Mandate Trade Union calls on Dun Laoghaire shoe store to accept Labour Relations Commission’s invitation for talks on dispute
Wednesday 26 May 2010, 04pm
Rally for sacked workers draws hundreds of supporters including Labour Leader, Eamon Gilmore TD
The Mandate Trade Union has called on the management of Connolly Shoes in Dun Laoghaire, Co Dublin, to accept an invitation from the Labour Relations Commission for talks to settle a strike which has been ongoing for nearly two months now – Mandate has already accepted the invitation. The call was made by the union’s Assistant General Secretary, Gerry Light, at a lunchtime rally outside the shoe store attended by hundreds of people – including Labour Party Leader, Eamon Gilmore TD – in support of the striking workers.

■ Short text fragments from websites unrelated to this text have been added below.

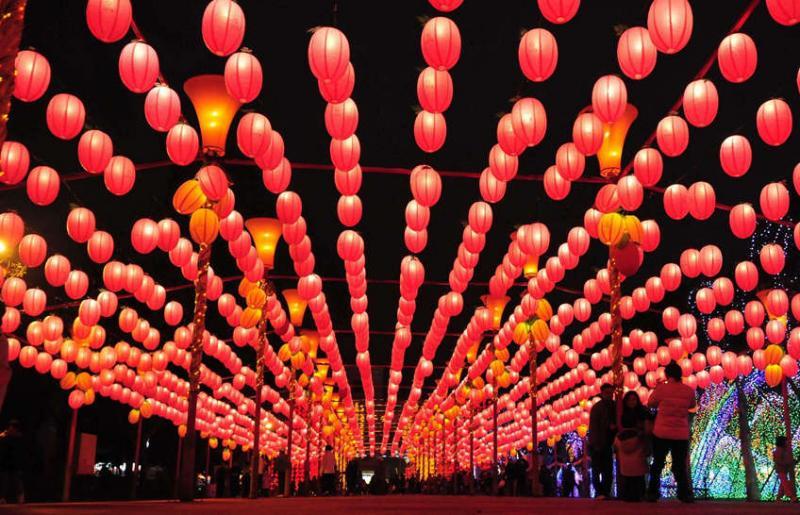 Best Chinese Festivals
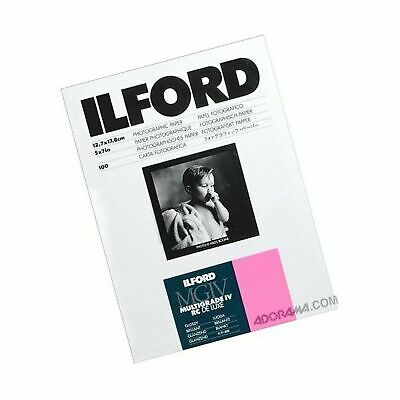 Ilford Multigrade IV RC Deluxe MGD.1M Black and White Variable Contrast Paper...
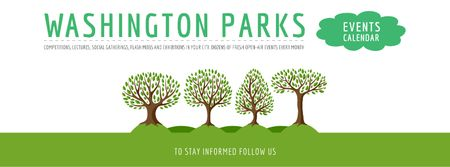 Events in Washington parks Facebook cover Modelo de Design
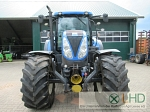 New Holland T7.210 RC + PC, 13.05.2020, Bild 9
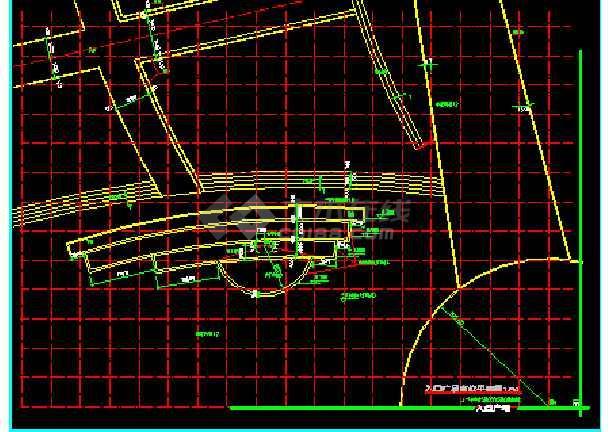 雕塑、休闲、城市广场建筑施工设计图-图1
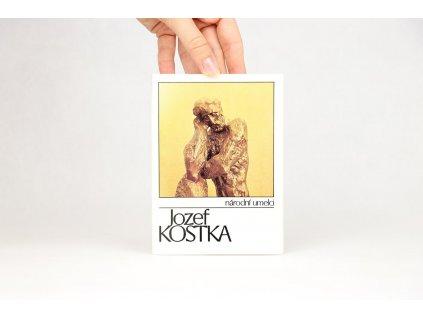 (pohľadnice) Jozef Kostka (1984)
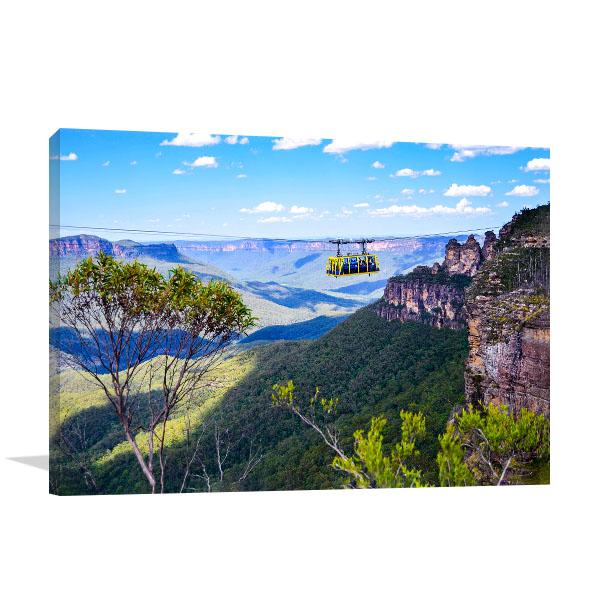 Queensland Art Print Skyrail Rainforest Canvas Art Prints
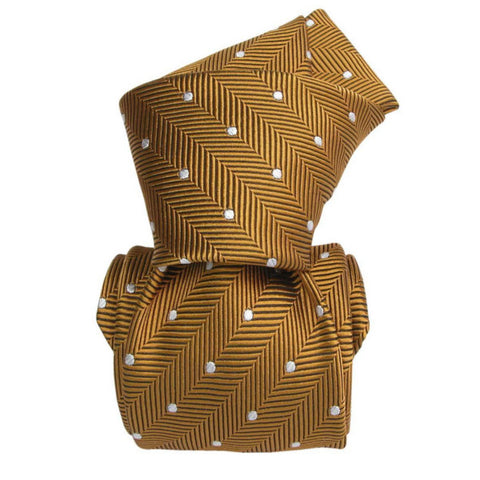 Handcrafted Silk Tie in Mustard by TuChic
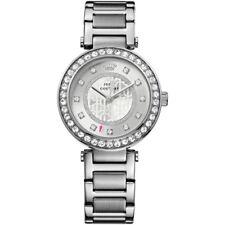 Juicy Couture Ladies Stainless Steel Watch 1901150 Silver Dial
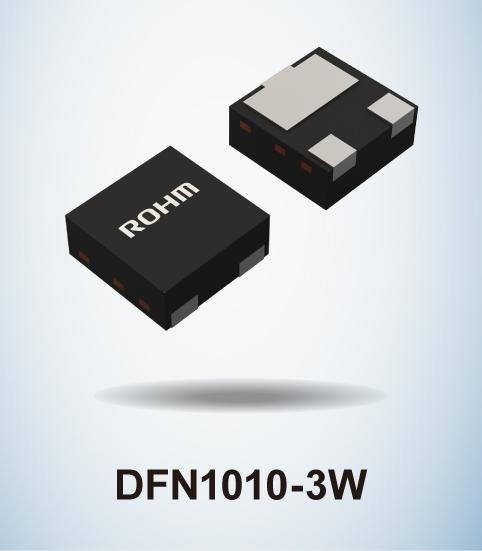 Ultra-compact MOSFETs are optimised for automotive applications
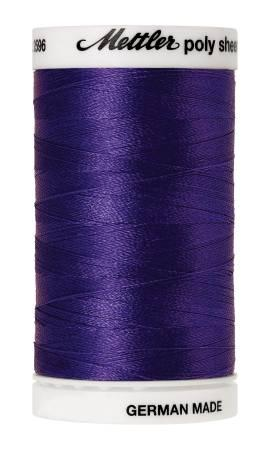 Poly Sheen Embroidery Thread Venetian Blue - 40wt 875yds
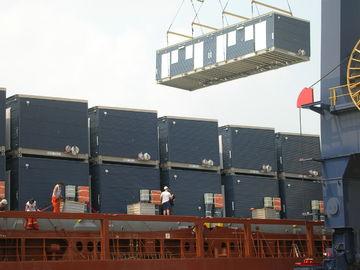 Chine Kits modernes préférés économiques de maisons modulaires avec la surface de finition distributeur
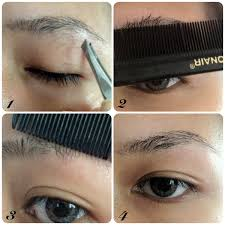 How To Color In Eyebrows Love 2 Primp Tutorial How I Groom And Fill In My Eyebrows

“The workers in Connolly Shoe’s two stores in Dun Laoghaire have been on strike since early April because of the aggressive behaviour of their employer. Connolly Shoes has unilaterally imposed reduced working hours on their staff and has sacked two staff with over 30 years service each because they wouldn’t sign a document accepting these reduced hours,” Gerry Light said.
Mr Light explained that the current strike – which was last week granted ‘all-out strike’ status by the ICTU – is the end result of a long and protracted period of industrial relations difficulties at Connolly Shoes.
“Last autumn, the workers held a strike but the action was suspended as a result of agreements reached between the workers and their employer which would see staff working reduced hours as a compromise. However, since then management have:
· Reneged on that agreement with regard to staff working a 3 day week. They have changed rosters and further reduced hours without consultation;
· Issued an ultimatum to certain staff insisting that they agree to work any roster issued by management and perform any duties that management deem necessary or else face dismissal;
· Actually dismissed two employees, each with more than 30 year’s service, for not signing this document;
· Been found guilty of breaches of the Payment of Wages Act, but have refused to pay the compensation awarded to staff;
· Continued to refuse to recognise Mandate Trade Union or to attend Labour Relations Commission or Rights Commissioners’ Hearings.
“Mandate and the workers involved have made genuine efforts to resolve all of the issues with the employer in order to reach a mutually acceptable agreement. However, we have been met with continued aggression and hostility since we called off the initial strike. It’s clear that management played off the trusting nature of their employees by negotiating a settlement in order to end the dispute, and then continued with the unilateral deterioration of their terms and conditions,” concluded Mr Light.